With a conceptual approach, Chinese-born and Oakland-based interdisciplinary artist Zhang Mengjiao, aka Jasmine’s work investigates social issues of “immigration” and explores questions pertinent to the autonomy behind being a woman of colour, Chinese, artist and human being. Her socially engaged art takes the form of photography, texts, painting, performance video, and sculptural installations. Her first solo show takes place in Los Angeles at the Kylin Gallery (8634 Wilshire Blvd, Beverly Hills, CA, 90211) from June 18th-July 2nd, and she will then go on to host an exhibition in San Francisco shortly afterwards.
Her official name on her passport is Zhang Mengjiao, however, she named herself ‘Jasmine’ in adaptation to the western world. In pursuit of professional art education, she attended the San Francisco Art Institute, where she earned an MFA degree with honour for her Zoom performance work entitled “I Married to Your Whole Country Babe!”, which refers to how Asian women have been fetishized, recognized as prostitutes or as VISA brides who take advantage of marriage historically. By recognizing that her art practice is a response to what is happening around her, she acknowledges that her work is a collaboration between herself and society. Working on empowering herself and gaining autonomy as a woman of colour, as Chinese who opposes the current PRC government’s rhetoric and broadcasting, as an Asian who constantly gets microaggressions, as an individual whose privacy is being eroded in this digital age we are immersed in, as a foreigner with an unstable VISA, and also as a female figure whose images get distorted and misperceived by mass media, she has learned to consciously conform and adapt as a way of manifesting her non-compromising. This discourse can be seen in “Oh Shit!”, which is a ballot screen printed onto a toilet paper roll satirizing the fallacy of democracy and narrating the oppressed voice of immigrants in a twisted and humorous way.

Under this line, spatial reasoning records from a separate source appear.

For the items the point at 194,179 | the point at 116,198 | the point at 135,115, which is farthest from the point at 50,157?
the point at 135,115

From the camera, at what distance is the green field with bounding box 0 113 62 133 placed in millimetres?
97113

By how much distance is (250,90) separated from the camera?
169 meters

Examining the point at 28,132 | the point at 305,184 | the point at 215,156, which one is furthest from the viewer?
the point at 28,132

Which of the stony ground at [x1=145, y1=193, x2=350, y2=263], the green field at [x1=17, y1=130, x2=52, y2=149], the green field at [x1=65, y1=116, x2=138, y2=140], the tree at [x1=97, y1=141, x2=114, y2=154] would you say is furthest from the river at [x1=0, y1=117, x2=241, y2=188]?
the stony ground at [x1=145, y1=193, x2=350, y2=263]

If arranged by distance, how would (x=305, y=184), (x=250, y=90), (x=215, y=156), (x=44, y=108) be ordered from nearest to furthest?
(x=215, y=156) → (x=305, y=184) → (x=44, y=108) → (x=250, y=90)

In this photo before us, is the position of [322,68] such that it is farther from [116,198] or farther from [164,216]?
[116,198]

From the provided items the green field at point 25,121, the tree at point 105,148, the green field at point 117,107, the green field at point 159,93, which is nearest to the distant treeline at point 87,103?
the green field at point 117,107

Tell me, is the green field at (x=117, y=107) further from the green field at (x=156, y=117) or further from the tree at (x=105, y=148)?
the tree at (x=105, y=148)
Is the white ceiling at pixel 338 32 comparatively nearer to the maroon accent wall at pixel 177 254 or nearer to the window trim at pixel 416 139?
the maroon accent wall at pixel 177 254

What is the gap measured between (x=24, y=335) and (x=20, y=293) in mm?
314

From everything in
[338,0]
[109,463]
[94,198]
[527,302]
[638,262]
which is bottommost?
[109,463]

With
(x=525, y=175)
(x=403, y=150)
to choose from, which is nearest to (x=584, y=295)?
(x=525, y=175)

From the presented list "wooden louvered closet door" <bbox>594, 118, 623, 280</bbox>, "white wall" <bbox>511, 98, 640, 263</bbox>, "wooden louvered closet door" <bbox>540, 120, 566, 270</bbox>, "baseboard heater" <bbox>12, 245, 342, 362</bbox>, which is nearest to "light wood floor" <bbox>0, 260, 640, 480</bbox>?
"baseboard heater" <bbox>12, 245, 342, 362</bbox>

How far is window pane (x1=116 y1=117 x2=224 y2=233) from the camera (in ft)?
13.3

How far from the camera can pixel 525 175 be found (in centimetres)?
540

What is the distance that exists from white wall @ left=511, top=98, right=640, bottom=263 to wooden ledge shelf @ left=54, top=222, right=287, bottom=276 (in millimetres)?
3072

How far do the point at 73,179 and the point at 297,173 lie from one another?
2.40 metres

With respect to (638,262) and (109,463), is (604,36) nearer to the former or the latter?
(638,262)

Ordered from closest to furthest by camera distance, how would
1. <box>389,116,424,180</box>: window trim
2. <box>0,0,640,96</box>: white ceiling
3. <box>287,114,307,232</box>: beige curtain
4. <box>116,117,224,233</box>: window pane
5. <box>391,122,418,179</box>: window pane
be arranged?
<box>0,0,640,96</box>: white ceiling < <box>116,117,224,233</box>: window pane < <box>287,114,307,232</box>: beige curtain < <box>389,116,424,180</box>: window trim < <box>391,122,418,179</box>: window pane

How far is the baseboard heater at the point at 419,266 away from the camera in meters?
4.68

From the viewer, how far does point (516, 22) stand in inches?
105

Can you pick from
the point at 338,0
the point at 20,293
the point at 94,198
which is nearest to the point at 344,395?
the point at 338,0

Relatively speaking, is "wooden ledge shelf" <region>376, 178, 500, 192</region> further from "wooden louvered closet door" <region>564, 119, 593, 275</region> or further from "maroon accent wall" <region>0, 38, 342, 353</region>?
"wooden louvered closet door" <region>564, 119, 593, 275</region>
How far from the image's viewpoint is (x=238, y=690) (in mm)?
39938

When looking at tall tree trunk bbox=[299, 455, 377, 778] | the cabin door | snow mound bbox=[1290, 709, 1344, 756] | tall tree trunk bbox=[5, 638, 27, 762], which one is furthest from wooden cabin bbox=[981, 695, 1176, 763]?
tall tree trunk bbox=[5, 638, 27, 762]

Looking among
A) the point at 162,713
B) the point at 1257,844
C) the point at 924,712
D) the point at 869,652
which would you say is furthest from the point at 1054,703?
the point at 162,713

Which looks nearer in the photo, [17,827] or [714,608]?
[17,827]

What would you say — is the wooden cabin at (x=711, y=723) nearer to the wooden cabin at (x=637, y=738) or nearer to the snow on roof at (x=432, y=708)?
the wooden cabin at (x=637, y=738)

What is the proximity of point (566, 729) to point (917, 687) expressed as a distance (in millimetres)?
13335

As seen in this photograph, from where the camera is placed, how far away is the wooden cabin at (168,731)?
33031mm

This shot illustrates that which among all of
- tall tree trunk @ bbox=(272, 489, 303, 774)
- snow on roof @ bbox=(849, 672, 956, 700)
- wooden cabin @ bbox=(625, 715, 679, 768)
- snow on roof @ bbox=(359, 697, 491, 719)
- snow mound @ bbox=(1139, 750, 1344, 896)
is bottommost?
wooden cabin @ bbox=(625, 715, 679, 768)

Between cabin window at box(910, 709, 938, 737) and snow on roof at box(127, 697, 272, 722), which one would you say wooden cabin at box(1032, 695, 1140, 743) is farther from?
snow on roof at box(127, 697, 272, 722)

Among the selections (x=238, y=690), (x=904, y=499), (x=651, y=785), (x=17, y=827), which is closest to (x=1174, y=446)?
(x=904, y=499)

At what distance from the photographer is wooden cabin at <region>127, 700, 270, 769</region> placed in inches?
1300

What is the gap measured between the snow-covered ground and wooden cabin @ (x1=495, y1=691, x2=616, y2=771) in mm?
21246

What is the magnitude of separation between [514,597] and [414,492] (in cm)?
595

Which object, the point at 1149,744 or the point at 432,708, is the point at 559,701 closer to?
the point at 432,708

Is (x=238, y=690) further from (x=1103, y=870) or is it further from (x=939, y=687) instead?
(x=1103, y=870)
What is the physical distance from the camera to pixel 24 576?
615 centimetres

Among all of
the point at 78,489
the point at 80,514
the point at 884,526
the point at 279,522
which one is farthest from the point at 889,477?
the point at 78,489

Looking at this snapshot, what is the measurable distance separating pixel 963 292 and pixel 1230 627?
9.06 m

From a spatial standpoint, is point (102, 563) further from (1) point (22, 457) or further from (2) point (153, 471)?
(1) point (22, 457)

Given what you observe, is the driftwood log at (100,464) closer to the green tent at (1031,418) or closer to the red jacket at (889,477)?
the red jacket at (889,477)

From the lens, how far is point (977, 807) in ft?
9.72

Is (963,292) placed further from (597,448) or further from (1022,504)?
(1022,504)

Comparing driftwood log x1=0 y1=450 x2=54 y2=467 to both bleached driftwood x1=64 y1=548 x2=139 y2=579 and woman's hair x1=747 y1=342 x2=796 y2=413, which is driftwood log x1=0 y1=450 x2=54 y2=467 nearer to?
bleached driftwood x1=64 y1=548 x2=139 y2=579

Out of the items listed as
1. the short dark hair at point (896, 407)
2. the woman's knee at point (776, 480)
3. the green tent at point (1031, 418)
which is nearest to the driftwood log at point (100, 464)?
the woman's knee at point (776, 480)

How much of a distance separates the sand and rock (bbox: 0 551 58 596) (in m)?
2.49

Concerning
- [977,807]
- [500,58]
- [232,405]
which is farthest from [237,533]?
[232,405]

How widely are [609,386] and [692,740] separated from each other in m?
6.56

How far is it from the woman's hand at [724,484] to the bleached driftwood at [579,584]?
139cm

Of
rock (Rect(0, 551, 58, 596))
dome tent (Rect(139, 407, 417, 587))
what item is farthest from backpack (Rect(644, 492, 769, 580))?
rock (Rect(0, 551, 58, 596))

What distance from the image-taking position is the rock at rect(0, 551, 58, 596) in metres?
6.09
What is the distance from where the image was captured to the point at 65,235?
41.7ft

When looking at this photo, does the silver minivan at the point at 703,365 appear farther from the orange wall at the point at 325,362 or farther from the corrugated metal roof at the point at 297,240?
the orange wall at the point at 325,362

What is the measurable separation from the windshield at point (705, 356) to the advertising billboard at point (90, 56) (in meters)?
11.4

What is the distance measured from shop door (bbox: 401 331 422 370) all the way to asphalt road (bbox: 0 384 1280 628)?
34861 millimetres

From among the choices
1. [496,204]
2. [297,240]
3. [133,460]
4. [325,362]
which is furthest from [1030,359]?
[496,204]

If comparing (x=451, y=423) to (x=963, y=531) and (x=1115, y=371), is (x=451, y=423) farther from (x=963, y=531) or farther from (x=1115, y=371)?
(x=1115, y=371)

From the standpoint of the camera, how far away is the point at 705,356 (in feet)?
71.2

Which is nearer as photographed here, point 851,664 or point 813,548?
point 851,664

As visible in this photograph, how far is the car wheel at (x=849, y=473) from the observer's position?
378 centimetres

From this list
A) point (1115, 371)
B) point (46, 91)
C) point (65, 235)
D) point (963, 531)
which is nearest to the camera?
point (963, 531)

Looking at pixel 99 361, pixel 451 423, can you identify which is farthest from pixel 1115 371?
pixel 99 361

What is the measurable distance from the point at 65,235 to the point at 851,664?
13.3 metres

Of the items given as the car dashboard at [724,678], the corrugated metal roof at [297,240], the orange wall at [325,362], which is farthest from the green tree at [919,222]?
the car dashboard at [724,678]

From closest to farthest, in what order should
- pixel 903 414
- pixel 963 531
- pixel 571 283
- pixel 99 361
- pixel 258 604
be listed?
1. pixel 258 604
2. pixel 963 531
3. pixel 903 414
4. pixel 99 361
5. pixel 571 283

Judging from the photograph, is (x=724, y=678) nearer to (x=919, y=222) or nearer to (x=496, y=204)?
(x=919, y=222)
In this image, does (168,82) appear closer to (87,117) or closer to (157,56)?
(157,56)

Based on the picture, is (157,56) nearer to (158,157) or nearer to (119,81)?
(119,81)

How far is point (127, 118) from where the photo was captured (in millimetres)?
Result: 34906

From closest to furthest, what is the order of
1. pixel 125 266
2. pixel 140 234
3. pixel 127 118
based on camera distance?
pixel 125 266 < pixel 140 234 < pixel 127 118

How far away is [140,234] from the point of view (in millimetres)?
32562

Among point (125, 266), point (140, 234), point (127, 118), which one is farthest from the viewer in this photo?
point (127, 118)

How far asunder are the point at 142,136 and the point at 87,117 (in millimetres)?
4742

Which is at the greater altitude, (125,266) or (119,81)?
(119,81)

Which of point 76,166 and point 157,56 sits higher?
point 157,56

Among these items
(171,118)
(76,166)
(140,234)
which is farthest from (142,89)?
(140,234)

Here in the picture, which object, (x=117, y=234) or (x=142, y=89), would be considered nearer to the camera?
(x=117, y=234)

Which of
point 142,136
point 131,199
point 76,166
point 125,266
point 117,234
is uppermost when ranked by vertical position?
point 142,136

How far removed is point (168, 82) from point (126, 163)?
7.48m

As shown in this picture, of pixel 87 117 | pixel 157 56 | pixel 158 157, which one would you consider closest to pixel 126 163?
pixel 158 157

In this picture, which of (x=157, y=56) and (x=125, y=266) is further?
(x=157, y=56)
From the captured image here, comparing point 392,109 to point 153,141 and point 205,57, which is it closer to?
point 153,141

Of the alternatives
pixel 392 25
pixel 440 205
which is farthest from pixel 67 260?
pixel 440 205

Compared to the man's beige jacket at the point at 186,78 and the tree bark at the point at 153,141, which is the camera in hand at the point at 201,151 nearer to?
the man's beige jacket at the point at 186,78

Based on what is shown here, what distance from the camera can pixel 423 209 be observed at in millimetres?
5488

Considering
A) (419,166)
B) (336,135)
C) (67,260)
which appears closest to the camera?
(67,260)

Brought up and educated by Chinese traditional value systems where each individual is accountable for the prosperity and adversity of the world, she feels obliged to make community-based engagement activities and artwork to empower not only herself. While conceptualizing to work with a community, she rethinks how to enter the community from an artist vantage. What role should the organization take, and what kind of reciprocal exchange system should she build in between herself and the community. In order to support her community, she strives to create a new narrative that contains a reciprocal exchange system. Through this system, she is determined to challenge the white supremacy and American gaze that has oppressed her as a woman of colour, a non-citizen, and a human being.